A ignição dos dois motores era acionada separadamente por uma chave de partida – ou seja, era possível escolher entre tração dianteira, tração traseira ou 4×4 antes de sair dirigindo. Os dois câmbios eram ligados ao mesmo trambulador, e o pedal da esquerda operava as duas embreagens simultaneamente. O segundo motor, obviamente, recebeu um sistema de escape dedicado – e, como tomou o lugar do tanque de combustível, um novo reservatório de 80 litros foi instalado no porta-malas.
Olhando por fora, a única mudança aparente foi a adoção de dois scoops para admissão de ar frio nos para-lamas traseiros, complementado por dois radiadores com ventoinha elétrica – e um terceiro radiador para o óleo. Era uma modificação importantíssima, pois a ideia era colocar o carro para disputar provas de longa duração em desertos. Apesar disto, porém, sua dinâmica foi testada na neve – o que resultou em belos registros fotográficos.
Com quase 160 cv em um veículo de pouco mais de 900 kg, o resultado era um foguetinho capaz de ir de zero a 100 km/h em 8,1 segundos, com máxima de 215 km/h – números dignos de hot hatches lançados 20 anos depois. Mas… não era o suficiente.
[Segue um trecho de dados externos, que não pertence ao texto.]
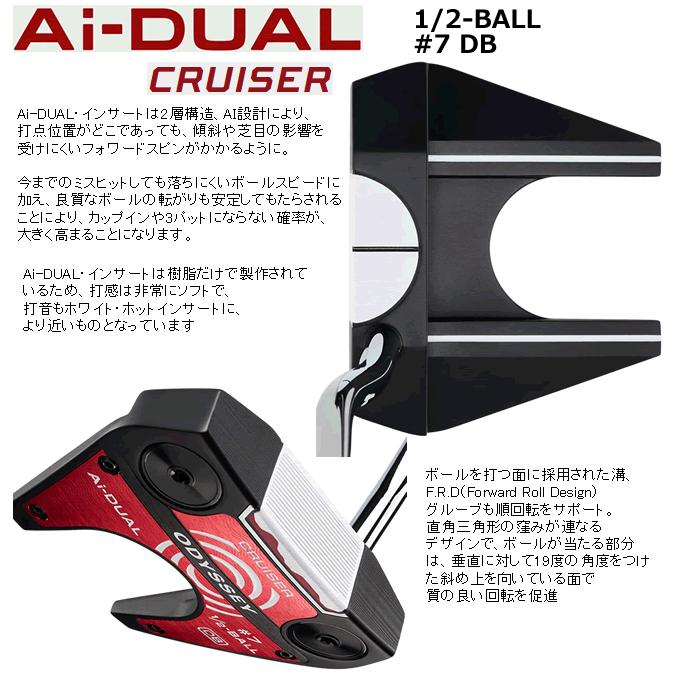 Callaway（キャロウェイ） オデッセイ Ai-DUAL(デュアル) パター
Os motivos para o cancelamento do projeto nunca foram muito claros, mas o fato é que o Alfasud Bimotore de Gianfranco Mantovani nunca passou da fase de protótipo. Certamente problemas mecânicos resultantes da complexidade excessiva (e da própria natureza do carro) contribuíram para isto. Talvez por desilusão, Mantovani deixou o carro para lá e voltou a concentrar-se nos seus fracassados monopostos.
Não se sabe o que foi feito do Alfasud Bimotore após o cancelamento do projeto, que ocorreu em algum momento entre 1978 e 1979. O que se sabe, porém, é que ele foi preservado – possivelmente por pessoas próximas ao próprio Mantovani – e que, atualmente, está igualzinho ao que era quando foi montado, incluindo a pintura vermelha.
A RM Sotheby’s vai leiloá-lo em fevereiro durante um evento em Paris, e diz que o Alfa nunca foi registrado para rodar nas ruas. Seu destino provavelmente será uma coleção particular, mas gostaríamos de ter a certeza de que o próximo dono ao menos vai dirigir de vez em quando um dos Alfa Romeo mais bizarramente interessantes já feitos.